***** Available records
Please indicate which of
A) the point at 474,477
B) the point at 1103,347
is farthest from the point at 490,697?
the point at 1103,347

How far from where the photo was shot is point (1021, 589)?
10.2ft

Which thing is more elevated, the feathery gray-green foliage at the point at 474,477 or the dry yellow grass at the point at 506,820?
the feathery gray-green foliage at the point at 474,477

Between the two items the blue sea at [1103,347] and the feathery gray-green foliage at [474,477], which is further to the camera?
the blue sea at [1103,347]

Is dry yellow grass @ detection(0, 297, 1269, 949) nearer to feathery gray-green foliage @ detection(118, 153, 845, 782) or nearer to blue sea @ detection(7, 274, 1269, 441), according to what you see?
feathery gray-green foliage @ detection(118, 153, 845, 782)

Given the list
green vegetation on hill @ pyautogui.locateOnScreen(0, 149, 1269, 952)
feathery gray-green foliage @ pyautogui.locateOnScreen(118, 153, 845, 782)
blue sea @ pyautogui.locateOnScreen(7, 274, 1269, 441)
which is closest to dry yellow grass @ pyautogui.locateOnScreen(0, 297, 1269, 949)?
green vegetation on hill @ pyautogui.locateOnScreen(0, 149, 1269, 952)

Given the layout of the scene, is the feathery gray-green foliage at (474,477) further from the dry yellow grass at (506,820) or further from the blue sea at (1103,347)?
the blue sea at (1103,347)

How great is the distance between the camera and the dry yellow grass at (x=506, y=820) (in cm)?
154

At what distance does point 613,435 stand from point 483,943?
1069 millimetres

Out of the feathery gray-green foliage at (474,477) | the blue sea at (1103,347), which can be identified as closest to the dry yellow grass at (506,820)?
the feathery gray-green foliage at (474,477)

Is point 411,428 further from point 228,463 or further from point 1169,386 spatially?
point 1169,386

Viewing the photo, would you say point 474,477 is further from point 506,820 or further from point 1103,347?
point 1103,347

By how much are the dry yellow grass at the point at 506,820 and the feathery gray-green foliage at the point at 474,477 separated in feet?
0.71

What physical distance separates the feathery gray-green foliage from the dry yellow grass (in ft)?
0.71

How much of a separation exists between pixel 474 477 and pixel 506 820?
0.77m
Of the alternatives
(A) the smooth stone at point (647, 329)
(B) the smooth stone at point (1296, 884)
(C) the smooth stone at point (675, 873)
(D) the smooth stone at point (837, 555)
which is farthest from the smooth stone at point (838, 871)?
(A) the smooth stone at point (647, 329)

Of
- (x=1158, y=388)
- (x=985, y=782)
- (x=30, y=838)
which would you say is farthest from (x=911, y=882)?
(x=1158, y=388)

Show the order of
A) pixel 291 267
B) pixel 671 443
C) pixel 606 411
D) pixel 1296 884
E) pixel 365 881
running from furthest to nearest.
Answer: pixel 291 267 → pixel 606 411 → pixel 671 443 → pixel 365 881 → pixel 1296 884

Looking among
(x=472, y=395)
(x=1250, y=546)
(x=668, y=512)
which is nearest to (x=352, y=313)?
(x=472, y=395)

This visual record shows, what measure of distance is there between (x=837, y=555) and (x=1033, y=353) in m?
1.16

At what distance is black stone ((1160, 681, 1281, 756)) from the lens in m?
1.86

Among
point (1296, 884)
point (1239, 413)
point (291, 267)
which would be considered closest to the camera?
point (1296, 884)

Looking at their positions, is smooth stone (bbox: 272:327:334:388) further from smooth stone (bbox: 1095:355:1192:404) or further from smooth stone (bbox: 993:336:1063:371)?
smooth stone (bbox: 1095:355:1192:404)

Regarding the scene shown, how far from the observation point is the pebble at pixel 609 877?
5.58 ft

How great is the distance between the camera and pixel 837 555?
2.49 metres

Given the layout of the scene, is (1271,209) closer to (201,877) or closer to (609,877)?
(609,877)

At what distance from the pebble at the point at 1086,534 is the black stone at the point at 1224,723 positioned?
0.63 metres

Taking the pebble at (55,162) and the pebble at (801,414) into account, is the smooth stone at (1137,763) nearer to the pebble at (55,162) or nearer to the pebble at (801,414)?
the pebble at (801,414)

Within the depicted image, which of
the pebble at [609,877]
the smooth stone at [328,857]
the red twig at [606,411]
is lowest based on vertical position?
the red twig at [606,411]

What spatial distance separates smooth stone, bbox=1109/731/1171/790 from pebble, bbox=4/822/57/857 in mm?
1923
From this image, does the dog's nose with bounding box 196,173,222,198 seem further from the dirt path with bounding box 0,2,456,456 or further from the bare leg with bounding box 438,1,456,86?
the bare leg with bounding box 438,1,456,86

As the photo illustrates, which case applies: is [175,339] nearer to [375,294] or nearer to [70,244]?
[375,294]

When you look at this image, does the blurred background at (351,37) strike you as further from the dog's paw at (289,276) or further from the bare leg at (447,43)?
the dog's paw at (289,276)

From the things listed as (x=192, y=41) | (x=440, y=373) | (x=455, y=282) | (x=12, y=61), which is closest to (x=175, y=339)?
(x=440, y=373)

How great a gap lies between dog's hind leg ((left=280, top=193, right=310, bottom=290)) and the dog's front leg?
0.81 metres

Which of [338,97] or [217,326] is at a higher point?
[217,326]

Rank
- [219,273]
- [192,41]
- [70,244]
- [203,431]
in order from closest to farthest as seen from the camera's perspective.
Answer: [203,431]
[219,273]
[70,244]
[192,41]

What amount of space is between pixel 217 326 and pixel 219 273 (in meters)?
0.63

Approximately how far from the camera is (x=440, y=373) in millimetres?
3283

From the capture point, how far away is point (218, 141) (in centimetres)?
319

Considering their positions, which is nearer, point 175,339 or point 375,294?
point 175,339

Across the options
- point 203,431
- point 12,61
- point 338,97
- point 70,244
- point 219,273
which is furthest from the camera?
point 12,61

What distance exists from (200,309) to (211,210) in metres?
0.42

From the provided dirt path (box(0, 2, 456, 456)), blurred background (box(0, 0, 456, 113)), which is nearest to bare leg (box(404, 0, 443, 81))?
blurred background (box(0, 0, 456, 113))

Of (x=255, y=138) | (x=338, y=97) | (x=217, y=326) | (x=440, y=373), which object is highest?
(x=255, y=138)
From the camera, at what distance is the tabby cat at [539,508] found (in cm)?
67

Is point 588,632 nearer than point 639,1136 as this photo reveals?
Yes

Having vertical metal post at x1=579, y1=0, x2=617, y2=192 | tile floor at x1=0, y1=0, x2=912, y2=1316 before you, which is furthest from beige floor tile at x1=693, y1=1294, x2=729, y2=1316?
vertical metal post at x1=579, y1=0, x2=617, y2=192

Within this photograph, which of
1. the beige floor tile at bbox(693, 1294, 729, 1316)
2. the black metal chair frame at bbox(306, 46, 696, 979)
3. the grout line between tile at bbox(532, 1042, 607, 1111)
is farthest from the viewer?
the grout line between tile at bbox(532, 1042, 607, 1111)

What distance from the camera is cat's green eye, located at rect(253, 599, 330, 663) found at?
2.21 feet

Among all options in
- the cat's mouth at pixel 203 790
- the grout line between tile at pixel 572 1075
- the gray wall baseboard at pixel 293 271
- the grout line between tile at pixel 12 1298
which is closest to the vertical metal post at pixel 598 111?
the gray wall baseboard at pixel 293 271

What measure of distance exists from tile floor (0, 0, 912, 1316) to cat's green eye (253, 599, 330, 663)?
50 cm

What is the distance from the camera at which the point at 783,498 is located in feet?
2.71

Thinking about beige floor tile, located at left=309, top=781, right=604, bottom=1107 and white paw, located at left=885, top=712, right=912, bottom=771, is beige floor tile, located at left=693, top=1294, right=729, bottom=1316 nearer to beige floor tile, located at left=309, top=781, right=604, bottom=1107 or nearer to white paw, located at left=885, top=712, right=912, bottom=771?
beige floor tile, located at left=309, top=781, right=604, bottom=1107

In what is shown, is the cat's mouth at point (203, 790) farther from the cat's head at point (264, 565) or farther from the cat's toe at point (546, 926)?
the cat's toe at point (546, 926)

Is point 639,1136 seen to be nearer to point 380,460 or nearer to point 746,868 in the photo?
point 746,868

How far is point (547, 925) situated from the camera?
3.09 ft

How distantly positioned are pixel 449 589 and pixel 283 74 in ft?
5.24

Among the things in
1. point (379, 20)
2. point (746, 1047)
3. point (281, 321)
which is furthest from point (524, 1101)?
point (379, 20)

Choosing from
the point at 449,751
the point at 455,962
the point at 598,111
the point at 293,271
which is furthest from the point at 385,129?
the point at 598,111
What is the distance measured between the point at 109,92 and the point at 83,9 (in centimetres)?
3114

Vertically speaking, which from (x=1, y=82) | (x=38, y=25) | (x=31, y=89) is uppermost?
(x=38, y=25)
**********
**What to do**
Rewrite only the entries from the line with "Given the layout of the scene, is the" up to and including the line with "1069 millimetres", switching "camera" to "viewer" and leaving everything else unchanged.

**Answer in full**
Given the layout of the scene, is the feathery gray-green foliage at (474,477) further from the dry yellow grass at (506,820) or further from the blue sea at (1103,347)?
the blue sea at (1103,347)

How great is the distance between the viewer and the dry yellow grass at (x=506, y=820) (in cm)?
154

At what distance does point 613,435 stand from point 483,943?
1069 millimetres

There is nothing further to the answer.